* BEGIN DATA ENTRIES *

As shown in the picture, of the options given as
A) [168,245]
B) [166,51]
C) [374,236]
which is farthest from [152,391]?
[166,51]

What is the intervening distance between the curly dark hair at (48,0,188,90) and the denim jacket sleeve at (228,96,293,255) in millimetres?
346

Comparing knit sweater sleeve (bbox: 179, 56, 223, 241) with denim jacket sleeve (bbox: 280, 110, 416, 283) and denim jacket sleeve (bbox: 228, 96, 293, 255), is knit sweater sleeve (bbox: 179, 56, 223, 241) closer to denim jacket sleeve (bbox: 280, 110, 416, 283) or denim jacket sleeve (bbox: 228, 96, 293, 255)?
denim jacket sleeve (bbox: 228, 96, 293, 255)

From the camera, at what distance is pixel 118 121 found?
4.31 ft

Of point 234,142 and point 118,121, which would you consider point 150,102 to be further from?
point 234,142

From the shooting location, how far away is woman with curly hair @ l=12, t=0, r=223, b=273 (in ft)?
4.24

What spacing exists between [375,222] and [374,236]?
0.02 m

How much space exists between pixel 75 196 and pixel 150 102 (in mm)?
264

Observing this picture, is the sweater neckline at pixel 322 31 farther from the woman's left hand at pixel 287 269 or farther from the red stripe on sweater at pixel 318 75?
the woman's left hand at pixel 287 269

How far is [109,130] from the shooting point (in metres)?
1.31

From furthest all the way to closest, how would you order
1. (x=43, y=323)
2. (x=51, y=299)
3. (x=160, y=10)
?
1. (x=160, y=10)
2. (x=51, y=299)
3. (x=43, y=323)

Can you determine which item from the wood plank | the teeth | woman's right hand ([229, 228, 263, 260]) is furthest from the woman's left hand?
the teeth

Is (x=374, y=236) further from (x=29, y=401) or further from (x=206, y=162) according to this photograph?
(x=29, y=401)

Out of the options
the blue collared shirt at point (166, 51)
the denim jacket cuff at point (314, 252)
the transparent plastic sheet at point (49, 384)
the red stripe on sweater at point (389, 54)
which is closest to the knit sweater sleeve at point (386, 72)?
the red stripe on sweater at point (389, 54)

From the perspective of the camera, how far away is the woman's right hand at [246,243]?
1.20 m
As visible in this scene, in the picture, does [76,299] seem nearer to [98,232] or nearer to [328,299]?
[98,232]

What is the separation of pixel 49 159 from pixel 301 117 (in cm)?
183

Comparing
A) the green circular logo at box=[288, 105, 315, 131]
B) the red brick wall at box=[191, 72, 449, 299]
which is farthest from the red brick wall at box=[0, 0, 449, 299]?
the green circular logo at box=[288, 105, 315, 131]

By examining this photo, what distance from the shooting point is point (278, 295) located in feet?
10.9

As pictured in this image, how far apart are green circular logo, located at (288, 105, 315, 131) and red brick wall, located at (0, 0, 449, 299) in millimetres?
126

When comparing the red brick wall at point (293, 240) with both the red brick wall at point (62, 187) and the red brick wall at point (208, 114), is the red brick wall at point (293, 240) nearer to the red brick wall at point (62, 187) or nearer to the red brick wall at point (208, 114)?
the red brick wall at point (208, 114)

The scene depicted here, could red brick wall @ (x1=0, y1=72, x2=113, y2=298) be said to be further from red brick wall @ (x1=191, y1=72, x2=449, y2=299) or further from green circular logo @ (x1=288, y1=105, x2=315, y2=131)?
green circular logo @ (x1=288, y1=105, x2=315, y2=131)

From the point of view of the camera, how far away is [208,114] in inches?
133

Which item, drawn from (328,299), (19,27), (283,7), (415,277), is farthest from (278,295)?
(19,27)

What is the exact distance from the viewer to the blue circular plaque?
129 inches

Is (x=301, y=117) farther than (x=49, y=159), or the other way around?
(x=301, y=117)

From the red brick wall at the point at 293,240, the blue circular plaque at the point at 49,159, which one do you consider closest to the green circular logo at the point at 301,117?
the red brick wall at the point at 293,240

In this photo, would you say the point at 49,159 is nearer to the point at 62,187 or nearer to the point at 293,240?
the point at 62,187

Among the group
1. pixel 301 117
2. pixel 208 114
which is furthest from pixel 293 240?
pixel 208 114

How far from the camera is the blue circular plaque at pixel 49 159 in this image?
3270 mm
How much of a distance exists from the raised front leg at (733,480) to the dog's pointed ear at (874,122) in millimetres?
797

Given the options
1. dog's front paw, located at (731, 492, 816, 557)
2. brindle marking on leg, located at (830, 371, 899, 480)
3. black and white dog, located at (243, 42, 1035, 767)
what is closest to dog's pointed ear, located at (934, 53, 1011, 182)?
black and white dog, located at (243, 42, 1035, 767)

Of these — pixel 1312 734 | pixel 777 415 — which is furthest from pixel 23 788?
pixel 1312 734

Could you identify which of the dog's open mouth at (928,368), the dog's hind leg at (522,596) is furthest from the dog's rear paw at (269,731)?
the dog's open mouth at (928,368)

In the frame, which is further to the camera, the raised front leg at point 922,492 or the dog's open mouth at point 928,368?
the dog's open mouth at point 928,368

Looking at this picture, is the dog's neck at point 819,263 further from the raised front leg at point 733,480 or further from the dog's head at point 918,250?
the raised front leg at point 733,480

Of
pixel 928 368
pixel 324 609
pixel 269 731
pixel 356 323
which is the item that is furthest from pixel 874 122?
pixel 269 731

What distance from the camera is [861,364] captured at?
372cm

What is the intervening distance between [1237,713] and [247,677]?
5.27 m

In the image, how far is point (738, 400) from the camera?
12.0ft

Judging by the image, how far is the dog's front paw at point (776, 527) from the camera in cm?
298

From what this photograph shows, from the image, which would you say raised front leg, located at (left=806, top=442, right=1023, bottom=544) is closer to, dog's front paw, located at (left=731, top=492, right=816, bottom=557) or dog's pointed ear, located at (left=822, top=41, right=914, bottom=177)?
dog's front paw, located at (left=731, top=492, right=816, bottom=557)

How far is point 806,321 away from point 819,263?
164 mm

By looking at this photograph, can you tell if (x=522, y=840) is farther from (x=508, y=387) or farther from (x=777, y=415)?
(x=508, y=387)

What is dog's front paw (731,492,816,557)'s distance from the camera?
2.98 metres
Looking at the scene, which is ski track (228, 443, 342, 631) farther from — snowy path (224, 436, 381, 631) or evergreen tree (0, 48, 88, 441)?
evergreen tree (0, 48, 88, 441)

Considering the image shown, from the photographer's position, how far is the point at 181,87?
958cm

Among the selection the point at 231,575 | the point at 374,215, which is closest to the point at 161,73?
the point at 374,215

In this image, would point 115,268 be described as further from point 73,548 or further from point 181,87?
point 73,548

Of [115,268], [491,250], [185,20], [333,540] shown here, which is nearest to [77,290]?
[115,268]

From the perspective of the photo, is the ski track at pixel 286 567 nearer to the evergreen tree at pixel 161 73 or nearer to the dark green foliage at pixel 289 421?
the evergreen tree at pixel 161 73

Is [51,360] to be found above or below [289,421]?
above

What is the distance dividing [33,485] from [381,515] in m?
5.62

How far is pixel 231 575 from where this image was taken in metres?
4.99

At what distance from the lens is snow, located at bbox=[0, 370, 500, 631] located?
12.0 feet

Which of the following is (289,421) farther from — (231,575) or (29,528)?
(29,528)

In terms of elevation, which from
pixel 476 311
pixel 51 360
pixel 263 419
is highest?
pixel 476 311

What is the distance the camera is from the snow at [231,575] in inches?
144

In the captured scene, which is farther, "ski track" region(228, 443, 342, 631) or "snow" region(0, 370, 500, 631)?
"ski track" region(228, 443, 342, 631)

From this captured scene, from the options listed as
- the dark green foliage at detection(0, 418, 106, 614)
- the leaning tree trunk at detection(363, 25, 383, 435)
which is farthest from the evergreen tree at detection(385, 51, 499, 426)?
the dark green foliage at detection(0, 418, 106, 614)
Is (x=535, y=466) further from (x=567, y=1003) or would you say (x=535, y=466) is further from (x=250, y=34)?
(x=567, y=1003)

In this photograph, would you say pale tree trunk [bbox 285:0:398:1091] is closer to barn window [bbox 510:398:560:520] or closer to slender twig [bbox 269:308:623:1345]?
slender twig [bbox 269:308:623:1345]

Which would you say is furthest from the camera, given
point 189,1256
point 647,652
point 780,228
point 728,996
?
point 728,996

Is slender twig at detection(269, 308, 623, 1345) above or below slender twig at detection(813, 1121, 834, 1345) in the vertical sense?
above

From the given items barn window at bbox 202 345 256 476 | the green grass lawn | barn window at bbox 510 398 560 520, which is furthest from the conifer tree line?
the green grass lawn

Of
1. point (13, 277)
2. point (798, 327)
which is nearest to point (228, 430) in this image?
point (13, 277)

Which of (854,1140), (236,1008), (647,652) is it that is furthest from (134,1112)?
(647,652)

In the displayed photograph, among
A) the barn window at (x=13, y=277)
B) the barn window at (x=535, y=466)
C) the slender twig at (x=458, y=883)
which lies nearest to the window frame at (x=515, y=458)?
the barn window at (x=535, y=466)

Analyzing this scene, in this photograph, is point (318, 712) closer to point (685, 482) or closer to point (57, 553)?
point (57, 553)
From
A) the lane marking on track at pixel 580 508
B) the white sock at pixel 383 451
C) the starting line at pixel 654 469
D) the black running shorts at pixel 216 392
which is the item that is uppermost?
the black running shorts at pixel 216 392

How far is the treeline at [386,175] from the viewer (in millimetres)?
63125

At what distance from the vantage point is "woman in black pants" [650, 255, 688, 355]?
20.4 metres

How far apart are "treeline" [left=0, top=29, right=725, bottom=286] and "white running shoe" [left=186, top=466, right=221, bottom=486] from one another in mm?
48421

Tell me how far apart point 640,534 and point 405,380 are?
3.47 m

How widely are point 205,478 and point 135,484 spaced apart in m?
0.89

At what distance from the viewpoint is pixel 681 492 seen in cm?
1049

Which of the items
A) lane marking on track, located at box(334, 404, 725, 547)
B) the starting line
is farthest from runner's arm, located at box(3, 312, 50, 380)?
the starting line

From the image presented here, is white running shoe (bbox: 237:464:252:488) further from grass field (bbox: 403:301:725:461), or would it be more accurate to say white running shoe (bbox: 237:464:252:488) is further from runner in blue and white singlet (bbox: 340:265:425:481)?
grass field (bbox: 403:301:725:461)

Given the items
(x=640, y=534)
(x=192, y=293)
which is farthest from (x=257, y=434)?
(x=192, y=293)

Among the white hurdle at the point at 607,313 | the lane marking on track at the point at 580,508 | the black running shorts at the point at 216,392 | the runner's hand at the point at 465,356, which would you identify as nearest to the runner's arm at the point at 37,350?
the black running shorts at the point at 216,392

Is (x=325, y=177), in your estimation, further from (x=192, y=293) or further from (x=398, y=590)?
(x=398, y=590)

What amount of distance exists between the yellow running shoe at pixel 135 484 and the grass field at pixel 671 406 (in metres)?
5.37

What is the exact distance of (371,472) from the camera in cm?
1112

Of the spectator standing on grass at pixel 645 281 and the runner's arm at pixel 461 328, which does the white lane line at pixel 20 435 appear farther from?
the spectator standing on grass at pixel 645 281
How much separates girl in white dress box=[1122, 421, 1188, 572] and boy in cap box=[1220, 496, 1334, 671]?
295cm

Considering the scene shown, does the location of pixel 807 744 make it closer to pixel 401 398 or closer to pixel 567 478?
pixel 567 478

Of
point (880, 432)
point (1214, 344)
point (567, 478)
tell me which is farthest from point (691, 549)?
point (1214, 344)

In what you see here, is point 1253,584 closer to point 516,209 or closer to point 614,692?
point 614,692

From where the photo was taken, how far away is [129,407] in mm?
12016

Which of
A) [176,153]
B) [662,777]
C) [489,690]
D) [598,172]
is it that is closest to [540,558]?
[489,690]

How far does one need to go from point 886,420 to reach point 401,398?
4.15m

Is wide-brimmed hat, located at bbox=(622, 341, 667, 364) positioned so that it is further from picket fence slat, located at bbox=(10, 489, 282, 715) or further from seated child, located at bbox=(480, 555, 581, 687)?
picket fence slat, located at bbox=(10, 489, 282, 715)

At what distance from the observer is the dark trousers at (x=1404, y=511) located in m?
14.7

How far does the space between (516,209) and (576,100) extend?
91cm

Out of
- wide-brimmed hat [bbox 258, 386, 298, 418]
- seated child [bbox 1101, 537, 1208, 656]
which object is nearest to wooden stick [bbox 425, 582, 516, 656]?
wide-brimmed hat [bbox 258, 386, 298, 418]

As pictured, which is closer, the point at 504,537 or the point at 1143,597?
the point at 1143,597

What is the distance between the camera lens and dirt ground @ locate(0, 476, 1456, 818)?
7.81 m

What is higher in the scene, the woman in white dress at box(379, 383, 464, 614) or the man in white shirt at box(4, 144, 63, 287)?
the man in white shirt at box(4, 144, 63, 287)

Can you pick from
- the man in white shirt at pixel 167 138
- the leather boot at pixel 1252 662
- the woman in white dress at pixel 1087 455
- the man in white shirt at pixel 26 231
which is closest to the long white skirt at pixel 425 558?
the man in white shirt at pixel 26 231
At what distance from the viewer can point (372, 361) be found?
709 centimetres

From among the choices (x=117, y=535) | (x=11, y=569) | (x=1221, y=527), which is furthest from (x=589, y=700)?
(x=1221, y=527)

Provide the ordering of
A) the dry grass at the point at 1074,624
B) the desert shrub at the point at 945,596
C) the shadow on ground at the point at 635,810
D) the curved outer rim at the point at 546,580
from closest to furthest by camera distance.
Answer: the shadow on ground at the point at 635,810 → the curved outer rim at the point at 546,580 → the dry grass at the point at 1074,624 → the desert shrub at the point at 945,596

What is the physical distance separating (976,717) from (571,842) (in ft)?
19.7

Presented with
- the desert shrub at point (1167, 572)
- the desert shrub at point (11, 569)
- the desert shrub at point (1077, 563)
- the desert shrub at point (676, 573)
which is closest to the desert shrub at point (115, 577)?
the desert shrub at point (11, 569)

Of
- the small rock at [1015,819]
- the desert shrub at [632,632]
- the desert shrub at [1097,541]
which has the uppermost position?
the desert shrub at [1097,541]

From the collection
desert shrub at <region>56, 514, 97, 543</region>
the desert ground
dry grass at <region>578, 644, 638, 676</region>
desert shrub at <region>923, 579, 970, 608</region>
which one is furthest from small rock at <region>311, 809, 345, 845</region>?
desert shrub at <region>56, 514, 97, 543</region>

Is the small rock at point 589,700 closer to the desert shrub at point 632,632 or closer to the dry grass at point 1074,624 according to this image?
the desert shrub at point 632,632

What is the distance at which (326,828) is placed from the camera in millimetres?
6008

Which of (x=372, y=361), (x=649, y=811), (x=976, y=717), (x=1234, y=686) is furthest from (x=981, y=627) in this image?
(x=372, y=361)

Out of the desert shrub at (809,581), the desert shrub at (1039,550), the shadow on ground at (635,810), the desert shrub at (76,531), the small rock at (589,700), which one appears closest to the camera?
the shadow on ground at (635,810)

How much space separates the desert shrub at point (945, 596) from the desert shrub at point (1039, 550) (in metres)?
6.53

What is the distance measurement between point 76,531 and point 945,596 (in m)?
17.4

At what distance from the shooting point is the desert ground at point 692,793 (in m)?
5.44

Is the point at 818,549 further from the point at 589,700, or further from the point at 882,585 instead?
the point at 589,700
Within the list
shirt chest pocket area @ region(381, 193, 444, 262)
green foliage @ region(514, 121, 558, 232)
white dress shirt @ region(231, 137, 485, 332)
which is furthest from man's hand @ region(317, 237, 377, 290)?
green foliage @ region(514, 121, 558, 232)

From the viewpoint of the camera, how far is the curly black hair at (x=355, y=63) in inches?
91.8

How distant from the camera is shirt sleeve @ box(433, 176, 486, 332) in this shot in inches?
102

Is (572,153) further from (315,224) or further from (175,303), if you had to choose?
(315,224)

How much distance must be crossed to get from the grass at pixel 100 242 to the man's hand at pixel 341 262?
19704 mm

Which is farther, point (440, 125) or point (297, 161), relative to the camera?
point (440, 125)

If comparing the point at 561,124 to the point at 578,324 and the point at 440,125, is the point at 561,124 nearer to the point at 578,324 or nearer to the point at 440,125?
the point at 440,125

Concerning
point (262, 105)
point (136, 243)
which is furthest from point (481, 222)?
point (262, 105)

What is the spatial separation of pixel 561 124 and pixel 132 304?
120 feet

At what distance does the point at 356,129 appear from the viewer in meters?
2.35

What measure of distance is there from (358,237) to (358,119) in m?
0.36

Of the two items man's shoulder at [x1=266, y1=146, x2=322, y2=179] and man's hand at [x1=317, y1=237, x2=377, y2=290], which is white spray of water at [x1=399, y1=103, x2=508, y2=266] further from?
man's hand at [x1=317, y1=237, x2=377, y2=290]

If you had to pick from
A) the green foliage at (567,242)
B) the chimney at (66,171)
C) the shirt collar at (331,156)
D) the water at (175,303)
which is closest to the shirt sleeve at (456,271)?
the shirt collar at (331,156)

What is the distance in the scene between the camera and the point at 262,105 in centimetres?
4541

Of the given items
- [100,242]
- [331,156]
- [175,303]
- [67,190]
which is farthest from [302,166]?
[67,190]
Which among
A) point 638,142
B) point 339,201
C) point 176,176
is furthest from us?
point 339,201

* END DATA ENTRIES *

**OBJECTIVE:** Put the lines of the records, starting with the line containing "If you had to pick from" and going on through the final line of the records, into a Markdown table with the columns Index and Content, skipping any blank lines.

**RESPONSE TO THE EXERCISE:**
| Index | Content |
|---|---|
| 1 | If you had to pick from |
| 2 | A) the green foliage at (567,242) |
| 3 | B) the chimney at (66,171) |
| 4 | C) the shirt collar at (331,156) |
| 5 | D) the water at (175,303) |
| 6 | which is closest to the shirt sleeve at (456,271)? |
| 7 | the shirt collar at (331,156) |
| 8 | What is the distance in the scene between the camera and the point at 262,105 in centimetres? |
| 9 | 4541 |
| 10 | Of the given items |
| 11 | - [100,242] |
| 12 | - [331,156] |
| 13 | - [175,303] |
| 14 | - [67,190] |
| 15 | which is farthest from [302,166]? |
| 16 | [67,190] |
| 17 | Which among |
| 18 | A) point 638,142 |
| 19 | B) point 339,201 |
| 20 | C) point 176,176 |
| 21 | is furthest from us? |
| 22 | point 339,201 |